*WRITTEN EXERCISE A*:
Can you sum up the passage below about Valery Lyman's installation in two sentences?

:: SOURCE EXTRACT ::

From the oil rigs to the “man-camps” where workers live, artist Valery Lyman’s two-day power plant pop-up “Breaking Ground” looks unflinchingly at the landscape of American industry. In Lyman’s moving installation, centuries of boom and bust give way to new boomtowns and the latest technology; but while the infrastructure of extraction has changed, the optimism, hard labor, risk and loneliness are a constant over more than 200 years of the American experience.

Photographs from Lyman’s work have been installed around the country and published by The Guardian, the Los Angeles Times and The Christian Science Monitor in the past few years. The installation this week at the Massachusetts Institute of Technology incorporates those images, along with audio from Lyman’s exploration of North Dakota from 2013 to 2016 – projected directly onto machinery throughout MIT’s Central Utilities Plant in Cambridge, making a singular art experience out of a plant providing electricity, steam heat and chilled water to more than 100 campus buildings.

Lyman, and then her Massachusetts College of Art student assistants, talked about what the exhibit means and how it came together. The conversations have been edited and condensed for publication.

Valery Lyman. (Photo: Bruce Jackson)

 

You spent four years photographing and recording audio in the Bakken region of North Dakota, documenting the rise of the oil industry there and the large migration that went along with it. What relation do these images and sounds bear to the MIT Central Utilities Plant, where you will be projecting and installing the work?

:::
:: DATA LINES ::

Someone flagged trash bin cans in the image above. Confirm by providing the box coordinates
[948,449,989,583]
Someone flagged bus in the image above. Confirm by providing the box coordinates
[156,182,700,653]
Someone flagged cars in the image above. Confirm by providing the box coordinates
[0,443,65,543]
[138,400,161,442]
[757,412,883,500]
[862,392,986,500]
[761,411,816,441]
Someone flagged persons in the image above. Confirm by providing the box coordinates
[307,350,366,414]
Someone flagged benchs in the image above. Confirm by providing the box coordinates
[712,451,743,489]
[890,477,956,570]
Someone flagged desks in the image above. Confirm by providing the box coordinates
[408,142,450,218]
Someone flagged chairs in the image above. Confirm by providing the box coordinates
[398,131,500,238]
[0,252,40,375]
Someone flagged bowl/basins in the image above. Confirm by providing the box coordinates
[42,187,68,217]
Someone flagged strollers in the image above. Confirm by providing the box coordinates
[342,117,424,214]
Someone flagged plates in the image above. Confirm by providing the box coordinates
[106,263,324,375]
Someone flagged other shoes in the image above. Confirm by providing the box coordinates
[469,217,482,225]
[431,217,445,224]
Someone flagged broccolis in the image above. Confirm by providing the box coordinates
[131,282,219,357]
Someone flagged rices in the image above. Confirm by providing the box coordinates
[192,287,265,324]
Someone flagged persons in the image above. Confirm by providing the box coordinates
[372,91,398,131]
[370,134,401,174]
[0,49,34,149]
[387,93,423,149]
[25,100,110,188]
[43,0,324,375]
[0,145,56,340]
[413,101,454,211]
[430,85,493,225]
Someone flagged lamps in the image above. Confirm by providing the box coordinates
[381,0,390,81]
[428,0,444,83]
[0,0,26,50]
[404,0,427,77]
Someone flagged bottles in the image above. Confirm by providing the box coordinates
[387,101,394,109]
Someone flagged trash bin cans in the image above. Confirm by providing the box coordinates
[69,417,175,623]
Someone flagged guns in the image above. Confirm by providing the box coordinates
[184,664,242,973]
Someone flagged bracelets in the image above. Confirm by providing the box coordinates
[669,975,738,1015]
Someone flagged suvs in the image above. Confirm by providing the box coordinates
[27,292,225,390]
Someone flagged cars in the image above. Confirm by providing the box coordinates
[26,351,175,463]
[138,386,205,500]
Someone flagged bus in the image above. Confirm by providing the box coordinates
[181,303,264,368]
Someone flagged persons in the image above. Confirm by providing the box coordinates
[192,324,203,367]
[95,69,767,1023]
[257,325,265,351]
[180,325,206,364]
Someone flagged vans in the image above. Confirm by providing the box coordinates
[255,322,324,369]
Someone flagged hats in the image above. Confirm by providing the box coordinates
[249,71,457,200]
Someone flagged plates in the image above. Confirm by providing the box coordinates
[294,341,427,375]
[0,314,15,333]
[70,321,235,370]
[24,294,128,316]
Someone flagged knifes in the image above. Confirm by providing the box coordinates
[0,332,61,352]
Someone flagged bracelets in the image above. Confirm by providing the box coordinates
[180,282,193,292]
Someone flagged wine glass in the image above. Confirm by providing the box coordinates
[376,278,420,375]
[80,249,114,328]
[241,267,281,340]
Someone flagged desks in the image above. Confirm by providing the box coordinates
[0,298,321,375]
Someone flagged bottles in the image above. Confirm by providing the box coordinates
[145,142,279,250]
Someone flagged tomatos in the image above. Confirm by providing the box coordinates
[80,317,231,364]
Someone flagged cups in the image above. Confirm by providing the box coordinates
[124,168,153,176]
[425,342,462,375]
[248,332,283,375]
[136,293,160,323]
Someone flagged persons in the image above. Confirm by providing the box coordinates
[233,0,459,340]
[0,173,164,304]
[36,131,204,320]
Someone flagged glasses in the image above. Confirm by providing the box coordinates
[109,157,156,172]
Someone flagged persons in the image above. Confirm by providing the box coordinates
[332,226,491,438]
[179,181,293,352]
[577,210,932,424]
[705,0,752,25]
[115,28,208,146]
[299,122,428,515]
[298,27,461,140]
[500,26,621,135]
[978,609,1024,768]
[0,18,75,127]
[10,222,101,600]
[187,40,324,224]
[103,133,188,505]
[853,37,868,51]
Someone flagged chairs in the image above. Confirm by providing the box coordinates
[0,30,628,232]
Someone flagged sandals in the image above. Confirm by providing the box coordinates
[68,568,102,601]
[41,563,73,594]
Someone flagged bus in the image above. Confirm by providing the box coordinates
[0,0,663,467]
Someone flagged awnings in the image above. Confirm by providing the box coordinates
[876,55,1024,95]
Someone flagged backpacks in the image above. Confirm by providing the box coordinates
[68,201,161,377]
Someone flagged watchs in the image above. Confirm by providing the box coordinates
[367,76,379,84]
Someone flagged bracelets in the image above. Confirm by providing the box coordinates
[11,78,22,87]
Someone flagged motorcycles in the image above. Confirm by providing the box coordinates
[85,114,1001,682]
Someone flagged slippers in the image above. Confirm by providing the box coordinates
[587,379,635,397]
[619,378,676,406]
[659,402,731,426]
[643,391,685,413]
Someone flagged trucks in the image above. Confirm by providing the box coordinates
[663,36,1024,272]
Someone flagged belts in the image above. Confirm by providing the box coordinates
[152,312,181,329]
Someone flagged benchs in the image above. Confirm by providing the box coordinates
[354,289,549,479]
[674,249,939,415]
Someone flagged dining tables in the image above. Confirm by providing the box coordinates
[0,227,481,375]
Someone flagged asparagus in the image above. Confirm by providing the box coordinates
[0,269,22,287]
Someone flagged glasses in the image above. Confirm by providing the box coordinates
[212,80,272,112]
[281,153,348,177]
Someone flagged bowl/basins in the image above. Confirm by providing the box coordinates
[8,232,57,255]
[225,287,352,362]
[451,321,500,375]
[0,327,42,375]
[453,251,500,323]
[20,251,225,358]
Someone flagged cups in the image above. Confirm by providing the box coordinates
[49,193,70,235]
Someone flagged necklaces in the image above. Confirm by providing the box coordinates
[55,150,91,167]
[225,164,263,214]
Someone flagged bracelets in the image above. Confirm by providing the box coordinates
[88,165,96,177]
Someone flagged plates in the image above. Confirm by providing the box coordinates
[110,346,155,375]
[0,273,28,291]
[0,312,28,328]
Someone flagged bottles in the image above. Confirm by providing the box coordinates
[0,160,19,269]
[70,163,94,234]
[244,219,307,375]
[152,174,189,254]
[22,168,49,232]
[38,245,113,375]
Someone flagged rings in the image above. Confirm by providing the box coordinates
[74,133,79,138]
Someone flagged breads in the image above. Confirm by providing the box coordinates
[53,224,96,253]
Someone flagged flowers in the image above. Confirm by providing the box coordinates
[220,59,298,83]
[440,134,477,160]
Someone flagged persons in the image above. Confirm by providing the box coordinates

:::

*WRITTEN EXERCISE B*:
Could you write out the lines of the rows above, starting with the line that contains "Someone flagged watchs" and going on through the line that contains "[0,227,481,375]"?

*CORRECT OUTPUT A*:
Valery Lyman's two-day power plant pop-up "Breaking Ground" looks at the landscape of American industry, from oil rigs to the "man-camps" where workers live, and finds optimism, hard labor, risk and loneliness constant over more than 200 years. At MIT's Central Utilities Plant in Cambridge, the installation projects her photographs and audio from her 2013 to 2016 exploration of North Dakota directly onto the plant's machinery.

*CORRECT OUTPUT B*:
Someone flagged watchs in the image above. Confirm by providing the box coordinates
[367,76,379,84]
Someone flagged bracelets in the image above. Confirm by providing the box coordinates
[11,78,22,87]
Someone flagged motorcycles in the image above. Confirm by providing the box coordinates
[85,114,1001,682]
Someone flagged slippers in the image above. Confirm by providing the box coordinates
[587,379,635,397]
[619,378,676,406]
[659,402,731,426]
[643,391,685,413]
Someone flagged trucks in the image above. Confirm by providing the box coordinates
[663,36,1024,272]
Someone flagged belts in the image above. Confirm by providing the box coordinates
[152,312,181,329]
Someone flagged benchs in the image above. Confirm by providing the box coordinates
[354,289,549,479]
[674,249,939,415]
Someone flagged dining tables in the image above. Confirm by providing the box coordinates
[0,227,481,375]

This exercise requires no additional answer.